■ Your tasks
(A) Please copy the solvent displacement passage word for word, starting at "For most oils, however, the" and ending at "of the displacement.".
(B) Resume the solvent displacement passage from the point where it stops.

■ Document text
According to the pseudoternary diagram of Fig. 2, if the composition of injection solvent were to the left of the critical tie line, the displacement would be immiscible because the oil could never be enriched to the critical composition. For example, if solvent C were injected, the oil could be enriched only to composition L1 on the tie line that passes through C when the tie line is extended. Further contact of L1 with C only gives new overall mixtures that are on the tie line, so equilibrium solvent G1 on the tie line ends up displacing oil L1, and G1 and L1 are immiscible. The criterion for condensing-solvent-drive multiple-contact miscibility is that the injection-solvent composition must lie to the right of the critical tie line on the ternary diagram.
For most oils, however, the mechanism described previously for an enriched-solvent displacement is too simplified. Compositional enhancement occurs by a mixed mechanism that has both vaporizing and condensing features, as described below.
Condensing/vaporizing process
Fig. 3 shows a pseudoternary diagram for a condensing/vaporizing displacement in which the equilibrium vapor and liquid compositions were calculated for a simulated slimtube displacement with a compositional simulator. The two-phase region has an hourglass shape. There is what looks like a condensing lobe in which vapor and liquid are trying to come together at a critical composition similar to condensing-solvent drive. However, before this happens, vapor and liquid compositions begin to diverge at the trailing part of the displacement.
Fig. 3 – The condensing/vaporizing process (after Rogers and Grigg[2]).
Zick[3] and Stalkup [4] first explained this behavior. Zick deduced that in addition to condensation of intermediate-molecular-weight hydrocarbons from the injection solvent, vaporization of mid-range hydrocarbons from the oil also played an important role. Zick explained this mechanism in the following way:
The easiest way to understand the condensing/vaporizing mechanism is to consider an oil/solvent system composed of essentially four groups of components.
- Lean components, such as methane, nitrogen, and carbon dioxide, which usually have equilibrium K-values greater than one
- Light intermediate components, such as ethane, propane, and butane, which are the enriching components present in the injection solvent
- Middle intermediates, which are present in the oil but not significantly present in the injection solvent. These are components that can be vaporized from the oil. The lightest component in this group typically ranges from butane to decane, depending on the injection solvent composition. The heaviest component in this group cannot be defined precisely, but it might be around C30
- Everything else, i.e., those heavy components in the oil which are very difficult to vaporize[3]
When the enriched solvent comes into contact with the oil, the light intermediates condense from the solvent into the oil, making the oil lighter. The equilibrium solvent is more mobile than the oil, so it moves ahead and is replaced by fresh injection solvent, from which more light intermediates condense, making the oil even lighter. If this kept occurring until the oil was light enough to be miscible with the injection solvent, it would constitute the condensing-solvent-drive mechanism. However, this is unlikely to occur within a real reservoir oil. As the light intermediates are condensing from the injection solvent into the oil, the middle intermediates are being stripped from the oil into the solvent. Because the injection solvent contains none of these middle intermediates, they cannot be replenished in the oil. After a few contacts between the oil and the injection solvent, the oil becomes essentially saturated in the light intermediates, but it continues to lower the middle intermediates, which are stripped out and carried ahead by the mobile solvent phase. The light intermediates of the injection solvent cannot substitute for the middle intermediates the oil is losing. So after the first few contacts make the oil lighter by net condensation of intermediates, subsequent contacts make the oil heavier by net vaporization of intermediates. Once this begins to occur, the oil no longer has a chance of becoming miscible with the solvent. Ultimately, all the middle intermediates are removed, and the residual oil will be very heavy, containing only the heaviest, nonvolatile fraction and the components present in the injection solvent.

(Spatial relationship data)
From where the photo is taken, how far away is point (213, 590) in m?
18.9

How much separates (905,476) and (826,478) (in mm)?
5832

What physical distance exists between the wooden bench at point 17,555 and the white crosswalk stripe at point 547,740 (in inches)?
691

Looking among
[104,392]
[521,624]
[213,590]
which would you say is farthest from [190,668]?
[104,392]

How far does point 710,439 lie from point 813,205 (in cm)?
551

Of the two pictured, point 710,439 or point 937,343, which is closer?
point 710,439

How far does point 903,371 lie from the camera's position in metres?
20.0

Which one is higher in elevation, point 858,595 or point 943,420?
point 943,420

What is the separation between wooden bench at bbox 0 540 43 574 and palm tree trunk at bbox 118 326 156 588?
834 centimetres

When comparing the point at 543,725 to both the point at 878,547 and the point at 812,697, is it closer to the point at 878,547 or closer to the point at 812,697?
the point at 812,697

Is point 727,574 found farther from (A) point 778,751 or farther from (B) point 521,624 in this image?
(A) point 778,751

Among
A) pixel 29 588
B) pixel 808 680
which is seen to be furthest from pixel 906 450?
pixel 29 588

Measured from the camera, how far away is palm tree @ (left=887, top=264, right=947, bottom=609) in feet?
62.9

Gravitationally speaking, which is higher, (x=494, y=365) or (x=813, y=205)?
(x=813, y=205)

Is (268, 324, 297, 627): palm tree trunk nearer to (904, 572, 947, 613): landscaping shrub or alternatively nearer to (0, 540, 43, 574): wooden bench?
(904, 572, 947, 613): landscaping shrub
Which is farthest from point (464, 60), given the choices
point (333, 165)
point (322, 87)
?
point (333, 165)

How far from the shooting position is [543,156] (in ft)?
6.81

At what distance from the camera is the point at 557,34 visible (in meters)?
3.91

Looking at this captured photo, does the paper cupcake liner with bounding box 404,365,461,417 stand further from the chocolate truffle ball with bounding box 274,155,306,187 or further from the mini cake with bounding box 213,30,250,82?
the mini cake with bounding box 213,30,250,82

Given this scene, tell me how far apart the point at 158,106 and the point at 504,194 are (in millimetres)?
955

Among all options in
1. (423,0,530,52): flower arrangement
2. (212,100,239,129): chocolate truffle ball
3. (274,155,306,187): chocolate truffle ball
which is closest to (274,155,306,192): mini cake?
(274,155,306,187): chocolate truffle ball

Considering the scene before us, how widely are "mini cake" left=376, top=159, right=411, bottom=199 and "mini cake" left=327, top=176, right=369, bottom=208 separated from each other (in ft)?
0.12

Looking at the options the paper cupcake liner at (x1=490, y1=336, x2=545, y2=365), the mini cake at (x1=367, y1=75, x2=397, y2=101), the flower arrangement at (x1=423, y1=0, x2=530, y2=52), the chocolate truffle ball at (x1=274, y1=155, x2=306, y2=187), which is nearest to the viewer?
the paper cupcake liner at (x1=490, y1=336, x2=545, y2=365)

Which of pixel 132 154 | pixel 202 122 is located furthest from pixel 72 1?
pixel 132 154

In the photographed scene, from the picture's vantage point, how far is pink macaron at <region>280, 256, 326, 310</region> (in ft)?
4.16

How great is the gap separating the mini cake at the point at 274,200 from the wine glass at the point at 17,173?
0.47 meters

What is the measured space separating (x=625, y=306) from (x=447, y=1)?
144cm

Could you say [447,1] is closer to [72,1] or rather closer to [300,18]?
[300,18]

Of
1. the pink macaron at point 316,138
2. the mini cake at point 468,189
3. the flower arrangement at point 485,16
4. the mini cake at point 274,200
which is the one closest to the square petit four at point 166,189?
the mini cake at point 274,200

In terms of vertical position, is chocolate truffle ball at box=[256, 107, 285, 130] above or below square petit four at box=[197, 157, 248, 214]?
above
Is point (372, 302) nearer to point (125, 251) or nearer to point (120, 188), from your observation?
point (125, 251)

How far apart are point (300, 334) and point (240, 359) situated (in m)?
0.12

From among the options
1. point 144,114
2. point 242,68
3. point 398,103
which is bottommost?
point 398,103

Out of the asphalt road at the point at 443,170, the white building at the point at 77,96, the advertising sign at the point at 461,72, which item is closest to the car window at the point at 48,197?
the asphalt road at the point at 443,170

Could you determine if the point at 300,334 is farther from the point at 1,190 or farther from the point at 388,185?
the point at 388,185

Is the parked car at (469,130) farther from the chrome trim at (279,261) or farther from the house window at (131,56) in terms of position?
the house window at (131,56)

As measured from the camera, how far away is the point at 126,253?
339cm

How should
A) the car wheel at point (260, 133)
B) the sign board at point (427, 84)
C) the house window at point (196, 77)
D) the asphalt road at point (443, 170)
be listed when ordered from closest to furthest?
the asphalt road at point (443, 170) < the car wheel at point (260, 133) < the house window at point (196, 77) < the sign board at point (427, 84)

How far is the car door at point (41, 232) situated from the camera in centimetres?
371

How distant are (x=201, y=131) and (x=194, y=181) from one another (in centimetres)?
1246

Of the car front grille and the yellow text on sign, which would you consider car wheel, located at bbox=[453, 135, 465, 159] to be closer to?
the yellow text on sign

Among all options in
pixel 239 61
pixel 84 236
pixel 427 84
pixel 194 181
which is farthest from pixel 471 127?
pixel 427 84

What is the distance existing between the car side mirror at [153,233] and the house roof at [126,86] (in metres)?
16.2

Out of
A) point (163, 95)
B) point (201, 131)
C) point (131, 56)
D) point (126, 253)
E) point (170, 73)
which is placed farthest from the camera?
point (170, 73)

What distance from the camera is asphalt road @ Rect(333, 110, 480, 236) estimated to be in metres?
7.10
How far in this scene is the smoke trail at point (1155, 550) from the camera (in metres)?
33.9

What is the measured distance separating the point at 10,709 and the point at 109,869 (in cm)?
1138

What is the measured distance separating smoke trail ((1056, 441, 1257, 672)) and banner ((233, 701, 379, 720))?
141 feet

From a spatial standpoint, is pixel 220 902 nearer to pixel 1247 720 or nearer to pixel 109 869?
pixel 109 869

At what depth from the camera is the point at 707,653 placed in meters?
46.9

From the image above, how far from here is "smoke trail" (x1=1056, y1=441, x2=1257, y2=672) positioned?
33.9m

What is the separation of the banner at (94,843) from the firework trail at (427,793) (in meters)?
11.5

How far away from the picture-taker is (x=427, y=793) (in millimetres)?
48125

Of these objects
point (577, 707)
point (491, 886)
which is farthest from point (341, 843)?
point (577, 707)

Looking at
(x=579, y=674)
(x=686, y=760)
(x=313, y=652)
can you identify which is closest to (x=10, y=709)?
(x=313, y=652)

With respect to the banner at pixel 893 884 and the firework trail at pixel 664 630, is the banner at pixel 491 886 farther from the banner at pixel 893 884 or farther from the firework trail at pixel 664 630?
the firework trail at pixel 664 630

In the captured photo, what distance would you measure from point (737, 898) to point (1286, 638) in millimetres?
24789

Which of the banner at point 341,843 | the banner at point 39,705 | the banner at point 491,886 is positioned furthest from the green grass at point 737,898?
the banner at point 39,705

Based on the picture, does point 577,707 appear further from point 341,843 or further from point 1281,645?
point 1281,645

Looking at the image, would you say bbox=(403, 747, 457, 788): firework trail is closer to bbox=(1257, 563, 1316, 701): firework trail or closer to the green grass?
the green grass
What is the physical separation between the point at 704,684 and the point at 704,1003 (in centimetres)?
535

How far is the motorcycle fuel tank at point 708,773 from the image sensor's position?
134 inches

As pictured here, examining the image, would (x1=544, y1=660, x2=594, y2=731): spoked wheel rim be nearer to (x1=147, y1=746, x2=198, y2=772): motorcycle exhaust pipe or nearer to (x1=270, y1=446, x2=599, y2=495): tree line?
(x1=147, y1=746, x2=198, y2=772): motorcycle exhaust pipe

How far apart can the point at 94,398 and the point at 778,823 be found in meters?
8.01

■ Answers to the tasks
(A)
For most oils, however, the mechanism described previously for an enriched-solvent displacement is too simplified. Compositional enhancement occurs by a mixed mechanism that has both vaporizing and condensing features, as described below.
Condensing/vaporizing process
Fig. 3 shows a pseudoternary diagram for a condensing/vaporizing displacement in which the equilibrium vapor and liquid compositions were calculated for a simulated slimtube displacement with a compositional simulator. The two-phase region has an hourglass shape. There is what looks like a condensing lobe in which vapor and liquid are trying to come together at a critical composition similar to condensing-solvent drive. However, before this happens, vapor and liquid compositions begin to diverge at the trailing part of the displacement.

(B)
If the mechanism stopped there, a considerable amount of oil would remain unrecovered. However, there are further steps to the mechanism. Consider the oil in place slightly downstream from the injection point. The first solvent it will see will not be the injection solvent, but the equilibrium solvent. This relatively lean solvent essentially will be injection solvent that has lost most of its light intermediates and picked up a very small amount of middle intermediates. There will be very little mass transfer between this solvent and the fresh oil. The solvent that follows, however, will be richer. Eventually, the solvent that comes through will be solvent that has passed over oil that was saturated in the light intermediates. Therefore, this solvent will have approximately the same amount of light intermediates as the injection solvent. However, it will also contain a small amount of middle intermediates that it stripped from the oil over which it passed. Thus, it actually will be a little richer than the original injection solvent. The oil that sees this solvent will receive slightly more condensable intermediates than did the oil just upstream. Before the vaporization process takes over and again makes it heavier, this oil will become slightly lighter than the upstream oil had become.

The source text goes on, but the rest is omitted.